* **Görevin kapsamı**
Meta'nın süper zekâ hamlesini anlatan metni kaldığı yerden sürdürün.

* **Verilen metin**

● ● ● ●

Meta’dan Süper Zekâ Hamlesi geldi, Hyperion ve Prometheus ile Yeni Bir Dönem Başlıyor.
Meta’nın kurucusu Mark Zuckerberg, yapay zekâ alanında radikal bir vizyon ortaya koyarak önümüzdeki yıllarda “yüz milyarlarca dolar” harcamayı planladıklarını duyurdu. Bu yatırımın merkezinde ise dev ölçekli yapay zekâ veri merkezleri yer alıyor. Zuckerberg, bu adımla yapay genel zekâda liderliği OpenAI ve Google’ın elinden almayı hedefliyor.
Hyperion ve Prometheus Nedir?

● ● ● ●

* **Kayıtlar**
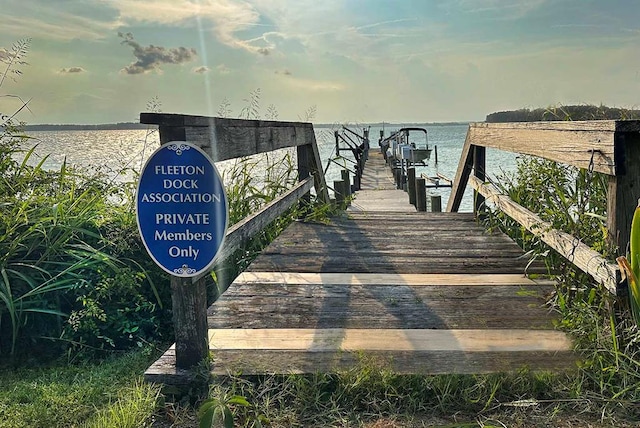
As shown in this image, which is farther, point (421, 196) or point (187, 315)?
point (421, 196)

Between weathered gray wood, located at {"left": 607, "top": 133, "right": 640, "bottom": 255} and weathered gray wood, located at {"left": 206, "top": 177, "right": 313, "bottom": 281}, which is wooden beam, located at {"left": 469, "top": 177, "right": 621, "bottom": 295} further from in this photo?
weathered gray wood, located at {"left": 206, "top": 177, "right": 313, "bottom": 281}

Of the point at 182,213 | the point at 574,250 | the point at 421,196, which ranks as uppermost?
the point at 182,213

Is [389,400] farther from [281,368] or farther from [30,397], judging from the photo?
[30,397]

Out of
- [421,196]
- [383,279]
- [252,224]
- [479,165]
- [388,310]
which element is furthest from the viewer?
[421,196]

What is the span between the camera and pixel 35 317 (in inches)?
92.3

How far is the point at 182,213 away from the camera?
1.68 meters

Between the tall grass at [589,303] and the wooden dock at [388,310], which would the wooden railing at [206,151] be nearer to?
the wooden dock at [388,310]

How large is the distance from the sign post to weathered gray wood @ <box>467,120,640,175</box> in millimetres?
1484

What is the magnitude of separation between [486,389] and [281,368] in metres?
0.75

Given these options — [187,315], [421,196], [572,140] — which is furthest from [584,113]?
[421,196]

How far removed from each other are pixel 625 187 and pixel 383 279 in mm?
1434

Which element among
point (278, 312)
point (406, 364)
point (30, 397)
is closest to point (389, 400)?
point (406, 364)

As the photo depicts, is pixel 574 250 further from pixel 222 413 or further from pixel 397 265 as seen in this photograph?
pixel 222 413

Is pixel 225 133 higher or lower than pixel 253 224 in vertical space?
higher
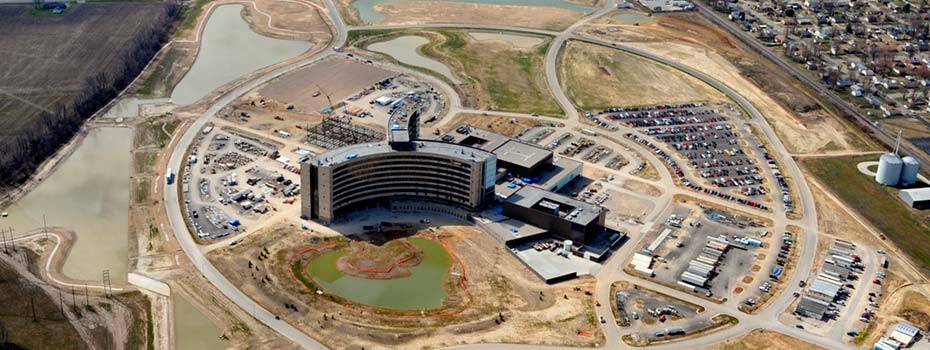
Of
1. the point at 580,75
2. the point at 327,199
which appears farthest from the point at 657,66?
the point at 327,199

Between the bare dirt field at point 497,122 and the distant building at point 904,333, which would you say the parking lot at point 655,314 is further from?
the bare dirt field at point 497,122

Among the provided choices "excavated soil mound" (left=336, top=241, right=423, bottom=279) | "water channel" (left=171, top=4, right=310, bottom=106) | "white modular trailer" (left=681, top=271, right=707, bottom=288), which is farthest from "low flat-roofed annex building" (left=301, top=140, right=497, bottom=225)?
"water channel" (left=171, top=4, right=310, bottom=106)

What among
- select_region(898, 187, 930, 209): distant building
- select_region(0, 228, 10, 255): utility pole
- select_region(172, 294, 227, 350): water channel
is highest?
select_region(898, 187, 930, 209): distant building

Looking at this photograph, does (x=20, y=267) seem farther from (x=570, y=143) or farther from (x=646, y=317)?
(x=570, y=143)

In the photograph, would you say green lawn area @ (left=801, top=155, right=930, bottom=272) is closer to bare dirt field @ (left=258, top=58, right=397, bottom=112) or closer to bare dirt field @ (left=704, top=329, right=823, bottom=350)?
bare dirt field @ (left=704, top=329, right=823, bottom=350)

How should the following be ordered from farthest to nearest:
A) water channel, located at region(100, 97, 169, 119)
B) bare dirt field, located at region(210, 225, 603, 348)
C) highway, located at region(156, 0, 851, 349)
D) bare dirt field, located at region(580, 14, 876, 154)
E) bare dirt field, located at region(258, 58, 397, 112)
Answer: bare dirt field, located at region(258, 58, 397, 112), water channel, located at region(100, 97, 169, 119), bare dirt field, located at region(580, 14, 876, 154), highway, located at region(156, 0, 851, 349), bare dirt field, located at region(210, 225, 603, 348)

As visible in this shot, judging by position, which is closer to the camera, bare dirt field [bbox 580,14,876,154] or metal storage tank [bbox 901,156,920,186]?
metal storage tank [bbox 901,156,920,186]
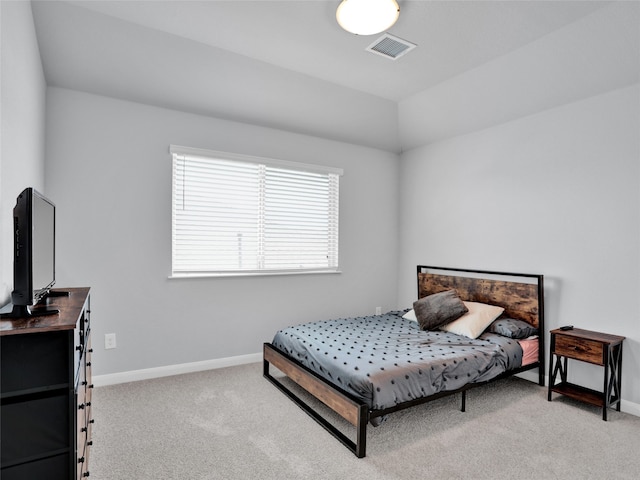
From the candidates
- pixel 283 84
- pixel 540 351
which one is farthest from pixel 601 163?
pixel 283 84

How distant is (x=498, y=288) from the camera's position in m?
3.70

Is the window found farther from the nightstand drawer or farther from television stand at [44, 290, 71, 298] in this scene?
the nightstand drawer

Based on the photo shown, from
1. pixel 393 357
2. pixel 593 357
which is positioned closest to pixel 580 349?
pixel 593 357

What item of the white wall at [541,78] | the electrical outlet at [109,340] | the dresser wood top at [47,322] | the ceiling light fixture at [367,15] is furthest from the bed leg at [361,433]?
the white wall at [541,78]

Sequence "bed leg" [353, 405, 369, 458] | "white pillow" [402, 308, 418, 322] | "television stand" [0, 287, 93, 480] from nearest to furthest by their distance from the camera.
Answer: "television stand" [0, 287, 93, 480], "bed leg" [353, 405, 369, 458], "white pillow" [402, 308, 418, 322]

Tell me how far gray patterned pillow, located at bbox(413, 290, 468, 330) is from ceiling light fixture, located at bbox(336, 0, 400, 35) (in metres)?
2.41

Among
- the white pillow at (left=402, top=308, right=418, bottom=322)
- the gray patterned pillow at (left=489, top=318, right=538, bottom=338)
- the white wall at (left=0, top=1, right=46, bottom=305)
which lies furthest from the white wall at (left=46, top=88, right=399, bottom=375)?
the gray patterned pillow at (left=489, top=318, right=538, bottom=338)

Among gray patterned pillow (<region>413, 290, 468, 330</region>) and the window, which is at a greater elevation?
the window

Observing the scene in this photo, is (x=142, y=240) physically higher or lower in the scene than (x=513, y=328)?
higher

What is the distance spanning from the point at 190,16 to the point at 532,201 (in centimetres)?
326

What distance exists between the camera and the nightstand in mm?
2742

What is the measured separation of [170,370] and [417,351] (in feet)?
7.37

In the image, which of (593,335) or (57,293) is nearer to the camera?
(57,293)

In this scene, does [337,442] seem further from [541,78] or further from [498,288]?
[541,78]
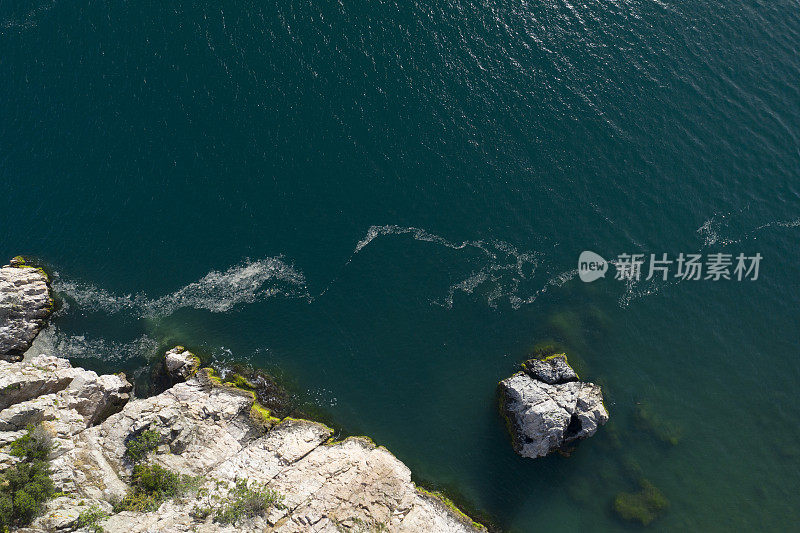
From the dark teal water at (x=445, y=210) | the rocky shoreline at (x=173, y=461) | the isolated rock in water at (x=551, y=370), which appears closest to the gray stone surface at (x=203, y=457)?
the rocky shoreline at (x=173, y=461)

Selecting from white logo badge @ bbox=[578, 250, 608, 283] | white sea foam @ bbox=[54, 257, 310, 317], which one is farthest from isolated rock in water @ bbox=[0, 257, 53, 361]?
white logo badge @ bbox=[578, 250, 608, 283]

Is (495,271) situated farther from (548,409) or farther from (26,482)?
(26,482)

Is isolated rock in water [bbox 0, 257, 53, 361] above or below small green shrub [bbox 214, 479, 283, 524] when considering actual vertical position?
above

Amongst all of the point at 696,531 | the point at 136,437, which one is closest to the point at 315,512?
the point at 136,437

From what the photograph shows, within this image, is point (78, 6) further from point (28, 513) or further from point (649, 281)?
point (649, 281)

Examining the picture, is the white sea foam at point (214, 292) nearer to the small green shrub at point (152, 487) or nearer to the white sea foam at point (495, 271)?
the white sea foam at point (495, 271)

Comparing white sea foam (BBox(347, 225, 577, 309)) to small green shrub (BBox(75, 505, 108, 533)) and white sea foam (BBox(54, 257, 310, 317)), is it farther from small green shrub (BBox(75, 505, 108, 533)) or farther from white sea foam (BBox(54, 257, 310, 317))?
small green shrub (BBox(75, 505, 108, 533))
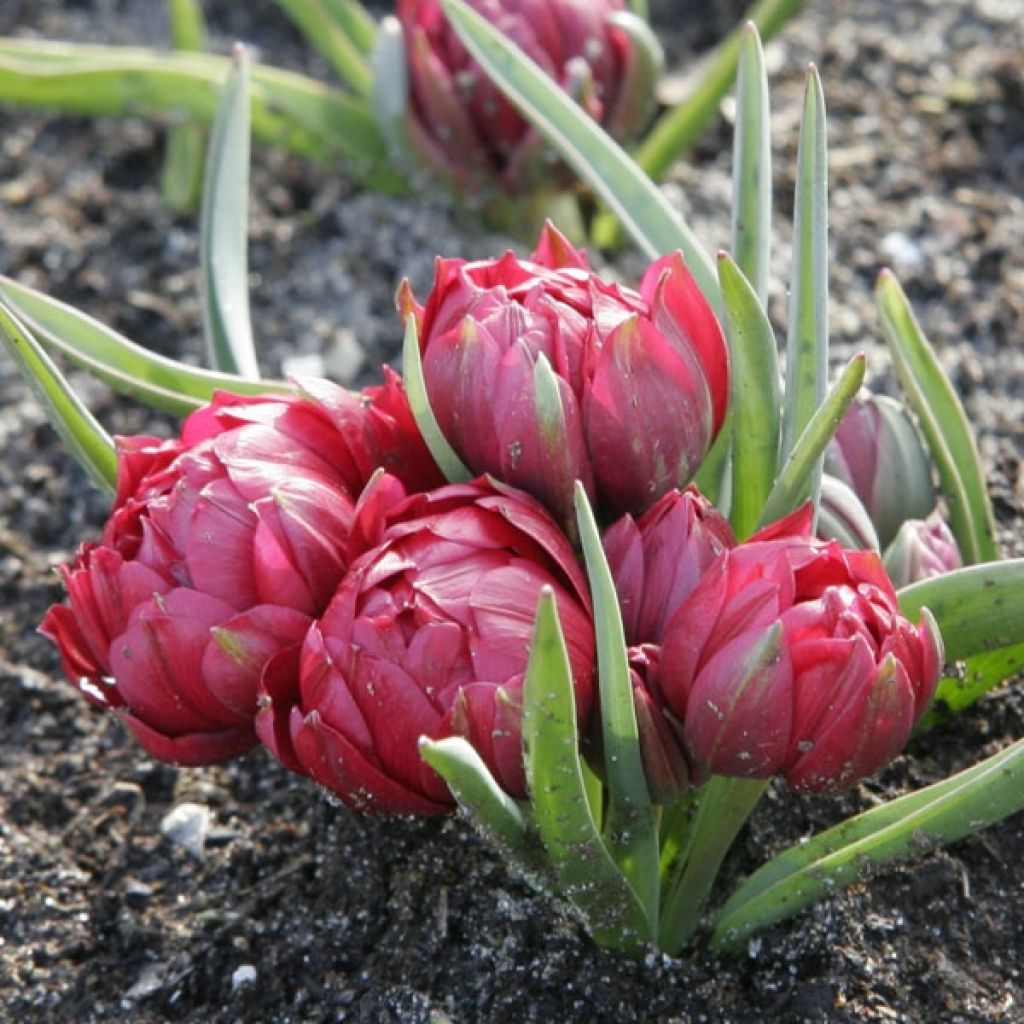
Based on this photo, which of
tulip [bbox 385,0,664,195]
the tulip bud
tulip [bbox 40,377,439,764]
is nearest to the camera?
tulip [bbox 40,377,439,764]

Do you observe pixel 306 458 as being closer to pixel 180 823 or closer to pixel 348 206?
pixel 180 823

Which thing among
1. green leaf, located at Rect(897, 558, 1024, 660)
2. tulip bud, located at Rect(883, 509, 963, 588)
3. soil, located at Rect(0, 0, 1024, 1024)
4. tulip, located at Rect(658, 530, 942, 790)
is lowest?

● ● ● ●

* **Sonuç**
Meta’nın yeni nesil yapay zekâ altyapısının temel taşlarını oluşturan iki büyük tesisin ilki Prometheus. Ohio’da kurulacak olan bu merkez, 2026 yılında faaliyete geçecek ve 1 gigawatt kapasiteye sahip olacak. Asıl dev proje ise Louisiana’da yükseliyor: Hyperion. Manhattan büyüklüğündeki alana yayılarak toplam 5 gigawatt enerji tüketimine ulaşacak olan bu merkez, Meta’nın bugüne kadar gerçekleştirdiği en büyük fiziksel yatırım olacak.
Bu merkezler, sıradan veri merkezlerinin çok ötesinde, süper zekâ modelleri için inşa edilen birer “yapay zekâ kampüsü” olarak konumlanıyor. Meta, bu hedefe ulaşmak için dünyanın önde gelen yapay zekâ uzmanlarını yüksek maaş paketleri ve benzeri görülmemiş imza bonusları ile kadrosuna katıyor. Hatta inşaat sürecini hızlandırmak adına ön üretimli modüller kullanılıyor; bazı durumlarda yapay zekâ kümeleri geçici olarak çadırlarda barındırılıyor. Tüm bunlar, Zuckerberg’in “kurucu moduna” geçtiğinin ve hiçbir detayı şansa bırakmadığının göstergesi.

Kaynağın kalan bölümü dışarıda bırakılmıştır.